Render the data below, from its first line through the line containing "91H62L61 84L58 82V81H54V82L50", as a Markdown table with the columns Row and Data line. Number each line and omit any blank lines.

Dataset rows
══════

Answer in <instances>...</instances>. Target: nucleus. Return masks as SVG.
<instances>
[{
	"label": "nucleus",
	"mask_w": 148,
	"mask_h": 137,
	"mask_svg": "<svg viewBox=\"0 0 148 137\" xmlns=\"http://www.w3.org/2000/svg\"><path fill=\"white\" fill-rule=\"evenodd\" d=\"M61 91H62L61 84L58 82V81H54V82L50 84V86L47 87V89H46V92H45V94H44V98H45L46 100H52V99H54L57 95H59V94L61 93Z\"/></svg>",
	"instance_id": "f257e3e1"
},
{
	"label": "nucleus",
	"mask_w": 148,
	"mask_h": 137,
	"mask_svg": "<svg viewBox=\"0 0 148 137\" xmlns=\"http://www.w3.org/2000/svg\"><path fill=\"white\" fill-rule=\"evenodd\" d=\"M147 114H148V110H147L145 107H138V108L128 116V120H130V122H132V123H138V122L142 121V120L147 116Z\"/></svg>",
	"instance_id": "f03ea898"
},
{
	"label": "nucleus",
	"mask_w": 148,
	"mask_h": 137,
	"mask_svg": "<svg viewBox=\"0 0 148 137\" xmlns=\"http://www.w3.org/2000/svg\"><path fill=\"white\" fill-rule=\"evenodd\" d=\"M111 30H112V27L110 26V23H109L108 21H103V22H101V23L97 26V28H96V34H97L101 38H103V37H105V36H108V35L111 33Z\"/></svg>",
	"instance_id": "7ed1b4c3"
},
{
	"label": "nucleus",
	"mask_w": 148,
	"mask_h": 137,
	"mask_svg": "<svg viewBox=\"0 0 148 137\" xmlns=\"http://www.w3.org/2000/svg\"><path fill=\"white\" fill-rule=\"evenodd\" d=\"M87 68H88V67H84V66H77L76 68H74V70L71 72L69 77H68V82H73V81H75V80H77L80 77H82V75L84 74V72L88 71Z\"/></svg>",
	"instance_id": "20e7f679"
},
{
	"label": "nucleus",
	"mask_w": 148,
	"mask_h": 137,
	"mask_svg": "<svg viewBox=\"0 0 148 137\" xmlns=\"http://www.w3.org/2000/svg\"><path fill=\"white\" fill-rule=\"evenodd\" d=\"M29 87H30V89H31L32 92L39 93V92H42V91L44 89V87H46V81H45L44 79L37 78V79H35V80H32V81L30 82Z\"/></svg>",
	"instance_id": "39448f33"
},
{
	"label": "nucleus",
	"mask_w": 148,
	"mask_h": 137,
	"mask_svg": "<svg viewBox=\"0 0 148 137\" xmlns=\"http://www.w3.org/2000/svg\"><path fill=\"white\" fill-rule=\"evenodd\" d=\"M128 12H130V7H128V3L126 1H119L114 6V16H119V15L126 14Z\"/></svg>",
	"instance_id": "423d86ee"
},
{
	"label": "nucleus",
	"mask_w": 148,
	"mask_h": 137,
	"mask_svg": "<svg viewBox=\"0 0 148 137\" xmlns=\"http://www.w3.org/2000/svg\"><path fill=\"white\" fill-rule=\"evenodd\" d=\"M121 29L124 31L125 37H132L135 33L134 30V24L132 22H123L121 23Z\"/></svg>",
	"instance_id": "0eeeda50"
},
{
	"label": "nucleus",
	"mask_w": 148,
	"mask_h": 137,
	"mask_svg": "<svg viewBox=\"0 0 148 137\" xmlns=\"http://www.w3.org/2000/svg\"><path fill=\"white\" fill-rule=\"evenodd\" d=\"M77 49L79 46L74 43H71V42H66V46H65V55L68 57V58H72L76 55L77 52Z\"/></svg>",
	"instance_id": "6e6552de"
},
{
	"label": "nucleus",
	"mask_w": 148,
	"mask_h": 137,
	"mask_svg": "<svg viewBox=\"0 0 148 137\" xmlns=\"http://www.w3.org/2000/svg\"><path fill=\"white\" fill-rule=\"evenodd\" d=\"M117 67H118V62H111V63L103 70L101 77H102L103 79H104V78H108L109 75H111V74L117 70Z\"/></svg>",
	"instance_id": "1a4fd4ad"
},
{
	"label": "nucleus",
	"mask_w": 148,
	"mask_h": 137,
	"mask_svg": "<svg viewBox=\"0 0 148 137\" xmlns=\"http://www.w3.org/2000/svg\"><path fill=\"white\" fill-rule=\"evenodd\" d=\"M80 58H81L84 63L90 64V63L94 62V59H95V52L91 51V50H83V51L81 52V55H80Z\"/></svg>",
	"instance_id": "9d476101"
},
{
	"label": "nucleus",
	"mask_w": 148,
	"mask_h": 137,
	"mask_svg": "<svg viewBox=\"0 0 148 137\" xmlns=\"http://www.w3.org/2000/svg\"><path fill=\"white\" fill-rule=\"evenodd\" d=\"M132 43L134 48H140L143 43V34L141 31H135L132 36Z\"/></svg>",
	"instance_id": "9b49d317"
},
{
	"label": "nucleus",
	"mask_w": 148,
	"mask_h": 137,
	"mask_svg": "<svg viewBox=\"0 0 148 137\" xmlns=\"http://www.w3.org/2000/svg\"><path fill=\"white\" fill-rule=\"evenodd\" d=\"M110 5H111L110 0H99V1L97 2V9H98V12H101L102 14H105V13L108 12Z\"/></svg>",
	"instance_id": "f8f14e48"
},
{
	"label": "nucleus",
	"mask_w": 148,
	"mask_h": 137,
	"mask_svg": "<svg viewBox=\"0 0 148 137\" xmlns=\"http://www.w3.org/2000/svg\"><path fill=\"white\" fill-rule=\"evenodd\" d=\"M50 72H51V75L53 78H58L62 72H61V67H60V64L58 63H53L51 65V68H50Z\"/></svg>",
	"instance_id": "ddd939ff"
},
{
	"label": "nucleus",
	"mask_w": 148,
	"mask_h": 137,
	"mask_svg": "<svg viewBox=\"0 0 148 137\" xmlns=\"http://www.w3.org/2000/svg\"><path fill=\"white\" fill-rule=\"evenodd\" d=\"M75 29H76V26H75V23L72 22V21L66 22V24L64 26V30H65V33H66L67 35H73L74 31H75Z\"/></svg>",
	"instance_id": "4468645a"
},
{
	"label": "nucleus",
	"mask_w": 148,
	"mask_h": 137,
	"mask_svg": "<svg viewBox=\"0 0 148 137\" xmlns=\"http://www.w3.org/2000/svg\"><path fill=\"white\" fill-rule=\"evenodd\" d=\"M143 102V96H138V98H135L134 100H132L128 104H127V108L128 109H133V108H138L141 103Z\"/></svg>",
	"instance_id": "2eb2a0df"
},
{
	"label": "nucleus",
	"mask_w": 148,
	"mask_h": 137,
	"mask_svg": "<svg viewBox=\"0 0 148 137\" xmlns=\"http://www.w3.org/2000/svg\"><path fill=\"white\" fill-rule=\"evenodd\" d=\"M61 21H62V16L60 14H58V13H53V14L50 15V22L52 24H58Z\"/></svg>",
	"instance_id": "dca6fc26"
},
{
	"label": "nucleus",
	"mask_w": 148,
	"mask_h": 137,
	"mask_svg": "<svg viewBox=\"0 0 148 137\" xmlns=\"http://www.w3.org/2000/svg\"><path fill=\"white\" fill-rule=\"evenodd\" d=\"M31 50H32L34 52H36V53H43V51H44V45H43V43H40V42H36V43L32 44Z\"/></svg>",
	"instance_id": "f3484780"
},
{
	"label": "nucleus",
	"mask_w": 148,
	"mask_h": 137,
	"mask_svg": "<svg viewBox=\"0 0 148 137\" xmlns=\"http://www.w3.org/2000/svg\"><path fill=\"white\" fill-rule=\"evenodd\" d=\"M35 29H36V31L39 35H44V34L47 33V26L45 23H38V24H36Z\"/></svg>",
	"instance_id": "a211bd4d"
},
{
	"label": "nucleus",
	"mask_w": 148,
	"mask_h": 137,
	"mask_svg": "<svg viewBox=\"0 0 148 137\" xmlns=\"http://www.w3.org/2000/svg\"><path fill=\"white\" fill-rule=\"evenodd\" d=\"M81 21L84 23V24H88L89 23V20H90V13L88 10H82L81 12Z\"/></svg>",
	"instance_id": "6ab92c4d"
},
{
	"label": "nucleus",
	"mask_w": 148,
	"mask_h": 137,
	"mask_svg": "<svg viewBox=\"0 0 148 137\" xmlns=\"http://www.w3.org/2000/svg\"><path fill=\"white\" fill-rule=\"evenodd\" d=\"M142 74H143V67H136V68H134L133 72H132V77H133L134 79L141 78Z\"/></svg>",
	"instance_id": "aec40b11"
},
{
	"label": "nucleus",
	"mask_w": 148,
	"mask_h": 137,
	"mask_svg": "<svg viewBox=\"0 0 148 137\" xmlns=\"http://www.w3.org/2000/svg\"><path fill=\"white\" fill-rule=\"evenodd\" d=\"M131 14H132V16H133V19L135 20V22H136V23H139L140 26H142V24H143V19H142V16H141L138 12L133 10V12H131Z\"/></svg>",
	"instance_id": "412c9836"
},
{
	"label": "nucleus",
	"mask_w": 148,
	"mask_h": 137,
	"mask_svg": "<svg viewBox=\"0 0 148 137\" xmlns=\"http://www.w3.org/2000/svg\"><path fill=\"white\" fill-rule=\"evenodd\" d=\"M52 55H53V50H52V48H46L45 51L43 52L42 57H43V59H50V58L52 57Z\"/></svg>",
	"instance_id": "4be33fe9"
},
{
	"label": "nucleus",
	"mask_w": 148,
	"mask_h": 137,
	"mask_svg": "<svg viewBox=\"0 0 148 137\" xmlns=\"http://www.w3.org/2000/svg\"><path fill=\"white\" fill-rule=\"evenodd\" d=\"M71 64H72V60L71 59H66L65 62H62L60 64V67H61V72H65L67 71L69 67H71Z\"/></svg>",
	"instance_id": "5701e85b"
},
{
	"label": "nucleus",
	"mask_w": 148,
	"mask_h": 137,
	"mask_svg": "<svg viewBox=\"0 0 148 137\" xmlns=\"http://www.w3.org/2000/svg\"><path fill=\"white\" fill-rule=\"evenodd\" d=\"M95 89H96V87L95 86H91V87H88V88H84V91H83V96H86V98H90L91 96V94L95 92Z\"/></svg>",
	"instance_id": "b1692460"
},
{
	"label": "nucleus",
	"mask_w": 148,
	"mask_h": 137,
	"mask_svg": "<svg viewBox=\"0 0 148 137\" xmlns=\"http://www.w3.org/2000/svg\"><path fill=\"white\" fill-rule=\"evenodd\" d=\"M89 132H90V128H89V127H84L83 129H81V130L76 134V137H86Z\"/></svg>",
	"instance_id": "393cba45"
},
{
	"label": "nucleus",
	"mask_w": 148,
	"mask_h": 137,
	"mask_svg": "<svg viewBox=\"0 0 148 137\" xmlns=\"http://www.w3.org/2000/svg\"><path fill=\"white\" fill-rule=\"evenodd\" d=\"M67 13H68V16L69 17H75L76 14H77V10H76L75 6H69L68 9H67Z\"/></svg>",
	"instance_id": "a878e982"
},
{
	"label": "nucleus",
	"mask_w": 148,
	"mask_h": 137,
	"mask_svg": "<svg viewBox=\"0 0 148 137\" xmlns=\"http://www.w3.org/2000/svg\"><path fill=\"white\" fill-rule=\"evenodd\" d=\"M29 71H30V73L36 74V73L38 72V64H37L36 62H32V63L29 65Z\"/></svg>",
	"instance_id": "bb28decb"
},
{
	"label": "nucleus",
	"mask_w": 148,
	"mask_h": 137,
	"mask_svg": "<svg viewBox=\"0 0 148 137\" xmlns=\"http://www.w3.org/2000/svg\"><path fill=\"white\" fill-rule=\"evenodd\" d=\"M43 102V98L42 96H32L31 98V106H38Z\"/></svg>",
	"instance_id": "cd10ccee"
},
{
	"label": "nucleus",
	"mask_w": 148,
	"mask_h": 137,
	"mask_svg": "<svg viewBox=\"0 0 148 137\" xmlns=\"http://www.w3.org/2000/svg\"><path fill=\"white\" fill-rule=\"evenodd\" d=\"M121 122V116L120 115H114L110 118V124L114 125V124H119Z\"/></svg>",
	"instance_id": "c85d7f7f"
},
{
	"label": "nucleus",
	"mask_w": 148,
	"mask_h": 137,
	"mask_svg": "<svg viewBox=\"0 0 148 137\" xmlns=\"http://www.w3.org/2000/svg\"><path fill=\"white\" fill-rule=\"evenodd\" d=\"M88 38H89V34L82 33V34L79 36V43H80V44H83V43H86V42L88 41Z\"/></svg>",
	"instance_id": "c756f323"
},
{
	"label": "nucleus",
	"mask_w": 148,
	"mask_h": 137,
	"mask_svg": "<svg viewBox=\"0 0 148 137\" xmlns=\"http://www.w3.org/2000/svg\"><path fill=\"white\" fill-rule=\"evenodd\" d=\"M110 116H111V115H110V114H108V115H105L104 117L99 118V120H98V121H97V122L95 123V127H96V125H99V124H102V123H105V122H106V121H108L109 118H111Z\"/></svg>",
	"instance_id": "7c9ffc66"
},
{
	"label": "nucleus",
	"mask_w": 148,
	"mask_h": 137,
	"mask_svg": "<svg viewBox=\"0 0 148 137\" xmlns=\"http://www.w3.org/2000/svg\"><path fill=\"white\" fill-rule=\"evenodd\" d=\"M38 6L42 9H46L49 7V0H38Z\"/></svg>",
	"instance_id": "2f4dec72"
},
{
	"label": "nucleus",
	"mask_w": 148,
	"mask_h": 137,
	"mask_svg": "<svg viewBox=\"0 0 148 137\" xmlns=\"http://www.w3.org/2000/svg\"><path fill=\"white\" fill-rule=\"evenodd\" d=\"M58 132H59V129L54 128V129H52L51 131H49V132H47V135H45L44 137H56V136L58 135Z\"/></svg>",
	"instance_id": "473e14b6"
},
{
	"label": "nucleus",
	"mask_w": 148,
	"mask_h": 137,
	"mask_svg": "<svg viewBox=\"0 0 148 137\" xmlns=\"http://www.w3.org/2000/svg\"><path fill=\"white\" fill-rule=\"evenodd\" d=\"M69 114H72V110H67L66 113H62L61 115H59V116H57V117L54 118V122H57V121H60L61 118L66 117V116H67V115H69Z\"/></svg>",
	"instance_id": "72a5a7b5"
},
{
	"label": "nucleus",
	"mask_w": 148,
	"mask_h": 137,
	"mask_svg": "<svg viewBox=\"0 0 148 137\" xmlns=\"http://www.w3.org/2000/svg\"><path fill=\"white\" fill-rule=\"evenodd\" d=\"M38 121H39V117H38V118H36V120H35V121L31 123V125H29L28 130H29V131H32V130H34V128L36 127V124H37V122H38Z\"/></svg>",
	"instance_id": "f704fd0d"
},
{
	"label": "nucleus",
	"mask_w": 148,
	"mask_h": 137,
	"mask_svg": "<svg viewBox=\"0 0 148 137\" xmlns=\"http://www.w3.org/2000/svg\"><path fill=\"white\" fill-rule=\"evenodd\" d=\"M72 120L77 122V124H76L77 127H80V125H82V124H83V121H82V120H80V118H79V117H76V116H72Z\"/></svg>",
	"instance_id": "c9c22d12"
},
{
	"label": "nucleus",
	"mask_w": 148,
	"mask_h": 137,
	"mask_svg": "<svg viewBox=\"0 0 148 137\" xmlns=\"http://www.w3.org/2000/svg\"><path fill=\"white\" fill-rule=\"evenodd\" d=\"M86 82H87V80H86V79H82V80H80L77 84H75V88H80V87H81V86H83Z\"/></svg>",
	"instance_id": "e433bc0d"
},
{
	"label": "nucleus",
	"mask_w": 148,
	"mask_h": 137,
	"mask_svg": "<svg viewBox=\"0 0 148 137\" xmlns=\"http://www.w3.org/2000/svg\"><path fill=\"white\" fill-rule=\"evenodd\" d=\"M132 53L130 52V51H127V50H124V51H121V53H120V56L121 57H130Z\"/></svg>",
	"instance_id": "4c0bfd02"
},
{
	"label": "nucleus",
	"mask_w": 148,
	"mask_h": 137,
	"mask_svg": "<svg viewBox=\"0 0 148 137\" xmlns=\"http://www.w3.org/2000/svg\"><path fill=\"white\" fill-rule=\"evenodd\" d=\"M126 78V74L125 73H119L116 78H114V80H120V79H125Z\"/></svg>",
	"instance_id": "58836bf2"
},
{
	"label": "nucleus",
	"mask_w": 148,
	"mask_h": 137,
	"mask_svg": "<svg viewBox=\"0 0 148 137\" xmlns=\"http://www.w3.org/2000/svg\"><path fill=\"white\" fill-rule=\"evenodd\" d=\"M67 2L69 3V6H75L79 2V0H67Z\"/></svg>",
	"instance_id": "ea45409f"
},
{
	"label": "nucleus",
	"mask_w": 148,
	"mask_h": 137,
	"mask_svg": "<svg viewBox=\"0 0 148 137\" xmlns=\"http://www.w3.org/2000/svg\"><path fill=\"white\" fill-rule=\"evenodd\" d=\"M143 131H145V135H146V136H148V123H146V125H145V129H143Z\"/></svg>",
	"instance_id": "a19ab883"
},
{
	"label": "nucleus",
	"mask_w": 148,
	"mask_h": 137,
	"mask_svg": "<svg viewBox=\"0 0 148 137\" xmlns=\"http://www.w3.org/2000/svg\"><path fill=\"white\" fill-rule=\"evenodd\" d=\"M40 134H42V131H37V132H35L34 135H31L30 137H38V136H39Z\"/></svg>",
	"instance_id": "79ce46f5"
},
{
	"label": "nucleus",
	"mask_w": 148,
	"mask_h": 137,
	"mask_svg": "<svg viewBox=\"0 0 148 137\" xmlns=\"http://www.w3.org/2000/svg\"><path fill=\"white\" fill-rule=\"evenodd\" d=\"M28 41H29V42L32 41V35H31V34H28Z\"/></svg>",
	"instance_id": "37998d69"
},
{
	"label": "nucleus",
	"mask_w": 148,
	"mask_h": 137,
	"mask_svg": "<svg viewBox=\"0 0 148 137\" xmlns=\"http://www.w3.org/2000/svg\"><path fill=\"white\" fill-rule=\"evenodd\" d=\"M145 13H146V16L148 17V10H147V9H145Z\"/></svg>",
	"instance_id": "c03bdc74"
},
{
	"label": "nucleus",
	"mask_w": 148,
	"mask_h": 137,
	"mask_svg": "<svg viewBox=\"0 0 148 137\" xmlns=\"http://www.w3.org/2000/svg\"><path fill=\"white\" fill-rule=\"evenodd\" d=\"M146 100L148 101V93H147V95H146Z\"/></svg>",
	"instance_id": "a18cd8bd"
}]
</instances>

══════

Solution to this exercise
| Row | Data line |
|---|---|
| 1 | Answer in <instances>...</instances>. Target: nucleus. Return masks as SVG. |
| 2 | <instances> |
| 3 | [{ |
| 4 | 	"label": "nucleus", |
| 5 | 	"mask_w": 148, |
| 6 | 	"mask_h": 137, |
| 7 | 	"mask_svg": "<svg viewBox=\"0 0 148 137\" xmlns=\"http://www.w3.org/2000/svg\"><path fill=\"white\" fill-rule=\"evenodd\" d=\"M61 91H62L61 84L58 82V81H54V82L50 84V86L47 87V89H46V92H45V94H44V98H45L46 100H52V99H54L57 95H59V94L61 93Z\"/></svg>", |